### Brano scelto
* * * * * * * * *
Pubblicare dei documenti è di per sé complesso, vista la presenza di tanti elementi interni ed esterni che caratterizzano e sviluppano l’essenza stessa del diploma. Un vero e proprio lavoro epistemologico è quello del diplomatista, che descrive e scioglie quei nodi concettuali che depisterebbero qualsiasi occhio inesperto verso storie fantastiche e mai esistite: leggere un documento pubblico o privato, medievale o moderno, senza conoscere i giusti strumenti, è come farsi fare una tac da una persona qualunque. Eppure i documenti sono i pilastri fondanti del racconto storico, e da questi che si dipana quella matassa chiamata storia; anche se le edizioni dei diplomi sono quelle che trovano maggiore difficoltà sia nella pubblicazione che nell’incontro con il grande pubblico.
A questo problema ha voluto porre una risposta il Centro Studi Storici della Chiesa di Bari, diretta da Salvatore Palese, con una nutrita collana di testi pubblicati dalla casa editrice barese Edipuglia. Ultimo in ordine di uscita è L’Archivio dell’Arciconfraternita di San Giuseppe di Bari. Introduzione storica e inventario, di Maria Pia Pontrelli, un testo aderente ad una collaudata metodologia di pubblicazione dei documenti storici che ha il pregio, precisato anche nel sottotitolo, di introdurre alla storia della confraternita barese e della sua chiesa e di pubblicarne l’inventario.
«L’arciconfraternita di san Giuseppe – scrive Salvatore Palese nella Presentazione del libro – non è la più antica di quelle cittadine, né tra le più grandi dell’arcidiocesi barese, neppure la più popolosa dell’antico centro di Bari. È una delle tante che caratterizzano il panorama religioso e culturale dell’arcidiocesi della città». Ed è proprio questo il punto di forza della pubblicazione: raccontare la vita di una delle tante confraternite che hanno caratterizzato il panorama locale. La pubblicazione dei documenti, di queste istituzioni religiose, possono illustrare quelle pagine della quotidianità spesso poste in ombra dai grandi uomini o dagli eventi.
L’inventario dell’archivio illustra uno dei complessi documentari tra i più ricchi delle confraternite baresi dell’Ottocento e del Novecento. Ma Pontrelli non si sofferma soltanto sul lavoro di sistemazione documentaria: ne descrive anche la storia partendo da quella che era la cellula iniziale di questa esperienza di associazionismo religioso, la chiesa di S. Maria de Kiri Iohannaccio o dei Sannaci, risalente all’XI secolo. Il primo capitolo delinea le origini dell’edificio religioso, il primo documento è del 1071, indicante la presenza di un monastero dedicato a S. Maria dipendenza del monastero di S. Trinità di Bari. Con la costruzione della basilica di S. Nicola l’assetto urbano viene ridefinito: ogni quartiere è legato ad una famiglia importate, sia della nobiltà aristocratica che di quella mercantile, in questo modo la chiesa di S. Maria fa parte del giuspatronato della famiglia dei Kiri Joahannaccio o dei Sannaci. Per un certo periodo fu concessa dall’abate Elia ad uno dei marinai che partecipò alla traslazione delle ossa di S. Nicola.
* * * * * * * * *
### Serie di compiti
a - Rispondi alle seguenti domande sul brano scelto.
(i) Quale casa editrice pubblica la collana di testi del Centro Studi Storici della Chiesa di Bari?
(ii) Chi firma la Presentazione del libro?
(iii) A quale anno risale il primo documento sull'edificio religioso descritto nel primo capitolo?
b - Trascrivi parola per parola il brano scelto, cominciando dalle parole "A questo problema" e fermandoti dopo le parole "di pubblicarne l’inventario.".

### Voci estratte
* * * * * * * * *
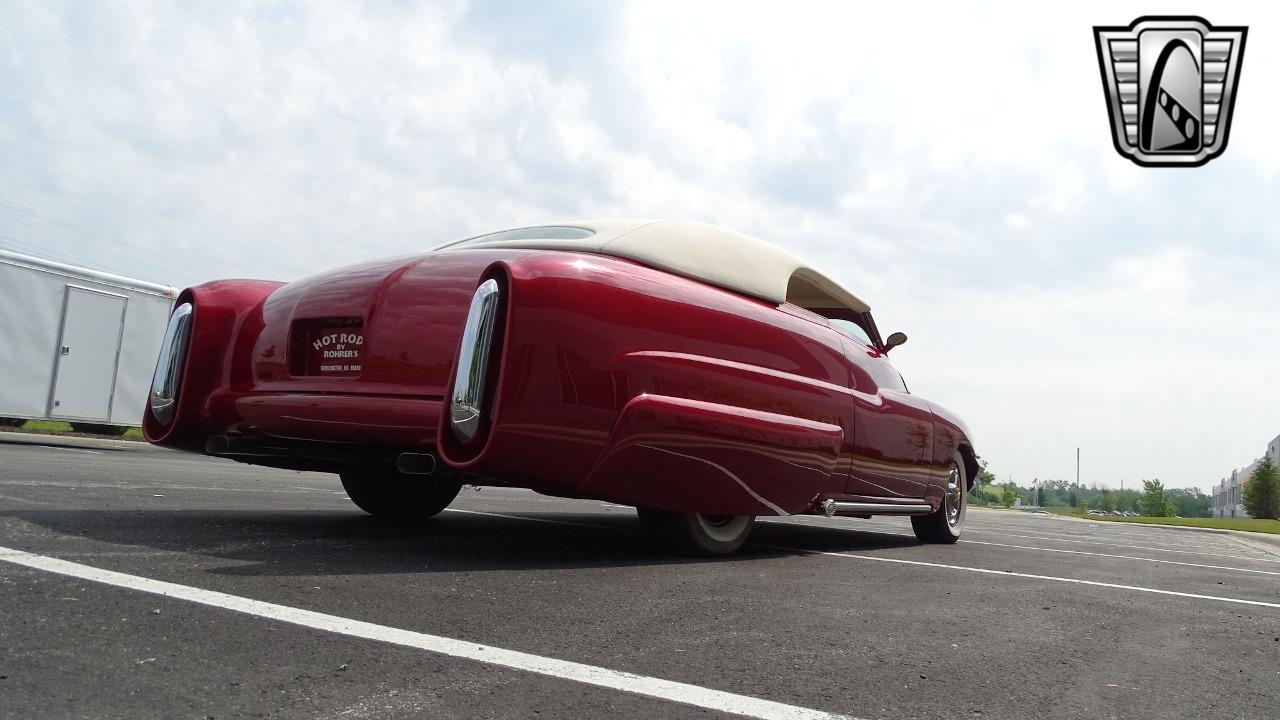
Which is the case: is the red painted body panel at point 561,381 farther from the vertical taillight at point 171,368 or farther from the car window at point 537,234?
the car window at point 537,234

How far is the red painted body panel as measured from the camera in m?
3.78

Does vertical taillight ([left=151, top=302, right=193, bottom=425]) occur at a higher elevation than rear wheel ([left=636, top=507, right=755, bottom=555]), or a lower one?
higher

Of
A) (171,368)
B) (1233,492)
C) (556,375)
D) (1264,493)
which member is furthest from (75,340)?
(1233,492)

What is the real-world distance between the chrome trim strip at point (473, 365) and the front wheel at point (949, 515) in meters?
* * * * * * * * *
### Soluzioni ai compiti
a -
(i) La casa editrice barese Edipuglia.
(ii) Salvatore Palese.
(iii) Al 1071.

b -
A questo problema ha voluto porre una risposta il Centro Studi Storici della Chiesa di Bari, diretta da Salvatore Palese, con una nutrita collana di testi pubblicati dalla casa editrice barese Edipuglia. Ultimo in ordine di uscita è L’Archivio dell’Arciconfraternita di San Giuseppe di Bari. Introduzione storica e inventario, di Maria Pia Pontrelli, un testo aderente ad una collaudata metodologia di pubblicazione dei documenti storici che ha il pregio, precisato anche nel sottotitolo, di introdurre alla storia della confraternita barese e della sua chiesa e di pubblicarne l’inventario.